Question

if n is a positive integer, generalize the binomial coefficient ( p ) for arbitrary n by setting:
n

( p ) = ( p(p-1)....(p-n+1) ) / k!
n

put ( p ) = 1
0

a)show that sum ( p ) x^n converges for abs(x) <1
n
b) show that (1+x)f'(x) -pf(x) =0

c) Deduce from b) that f(x) = 1+x)^p for abs x <1

Answer 1

\[\binom pn=\frac{p(p-1)\cdots(p-n+1)}{n!}~~?\]

Answer 2

The first question is to show that
\[\large\sum_{n=0}^p\binom pnx^n~~\text{converges for }|x|<1\]
which looks like a perfect candidate for the ratio test.
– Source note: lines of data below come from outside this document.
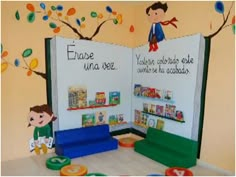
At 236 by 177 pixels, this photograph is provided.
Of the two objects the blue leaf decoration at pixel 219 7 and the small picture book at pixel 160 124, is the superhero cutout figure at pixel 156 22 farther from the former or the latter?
the small picture book at pixel 160 124

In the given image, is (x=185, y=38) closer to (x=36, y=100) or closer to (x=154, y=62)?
(x=154, y=62)

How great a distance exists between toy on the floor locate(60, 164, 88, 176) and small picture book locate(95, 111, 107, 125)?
0.58 metres

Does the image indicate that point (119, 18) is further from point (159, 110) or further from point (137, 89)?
point (159, 110)

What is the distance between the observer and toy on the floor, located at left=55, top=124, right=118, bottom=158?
Result: 2.01 meters

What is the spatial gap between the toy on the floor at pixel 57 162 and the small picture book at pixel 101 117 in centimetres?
51

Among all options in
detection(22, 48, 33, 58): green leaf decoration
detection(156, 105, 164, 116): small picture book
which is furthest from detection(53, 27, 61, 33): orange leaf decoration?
detection(156, 105, 164, 116): small picture book

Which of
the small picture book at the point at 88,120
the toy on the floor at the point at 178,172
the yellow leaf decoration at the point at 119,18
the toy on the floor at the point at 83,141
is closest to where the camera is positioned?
the toy on the floor at the point at 178,172

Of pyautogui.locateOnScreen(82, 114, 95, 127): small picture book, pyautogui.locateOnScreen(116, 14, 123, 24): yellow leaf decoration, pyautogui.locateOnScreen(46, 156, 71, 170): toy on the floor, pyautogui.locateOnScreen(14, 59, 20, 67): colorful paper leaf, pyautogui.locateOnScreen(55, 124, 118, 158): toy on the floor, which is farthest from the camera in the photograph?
pyautogui.locateOnScreen(116, 14, 123, 24): yellow leaf decoration

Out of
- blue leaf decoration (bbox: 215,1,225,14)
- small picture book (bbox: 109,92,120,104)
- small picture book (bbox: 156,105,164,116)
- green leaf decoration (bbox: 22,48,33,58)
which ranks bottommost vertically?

The second question is a differential equation - a separable one.

The third question could involve an application of the binomial theorem.

Answer 3

@ssoleman got it? Or would you like some more in-depth help?

Answer 4

@SithsAndGiggles sorry the site was down... its /k! not n! though...

Answer 5

and do you just use the equation (p(p-1)...p-n+1 ) /k! to do the ratio test?

Answer 6

I think the proff made a mistake and its n!

Answer 7

Right, it has to be \(n\). There's no info about \(k\).

First part: Ratio test:
\[\begin{align*}\lim_{n\to\infty}\left|\frac{\dbinom p{n+1}x^{n+1}}{\dbinom pnx^n}\right|&=\lim_{n\to\infty}\left|\frac{\dfrac{p!}{(n+1)!(p-n-1)!}x^{n+1}}{\dfrac{p!}{n!(p-n)!}x^n}\right|\\\\
&=\lim_{n\to\infty}\left|\frac{1}{(n+1)(p-n-1)}x\right|\\\\
&=|x|\lim_{n\to\infty}\left|\frac{1}{(n+1)(p-n-1)}\right|\\\\
&=0\end{align*}\]
Hmm, looks like the series converges for all \(x\)... Do I have the indices on the series right?

Answer 8

yes thats right! I did that too for the first part

Answer 9

now for b) we have to differentiate...but what do you mean by a seperable one?

Answer 10

and i also dont understand how to show (1+x)f'(x) - pf(x) = 0 ... what is the -p(fx)??

Answer 11

A separable differential equation is of the form
\[A(x,y)\frac{dy}{dx}=B(x,y)\]
which can be "separated" so that you can express the equation as a product of functions of different independent variables \(x\) and \(y\):
\[a(x)b(y)\frac{dy}{dx}=\alpha(x)\beta(y)\]
so that you can rewrite it as separate differentials:
\[\frac{b(y)}{\beta(y)}~dy=\frac{\alpha(x)}{a(x)}~dx\]
This allows you to integrate with respect to a single variable on both sides.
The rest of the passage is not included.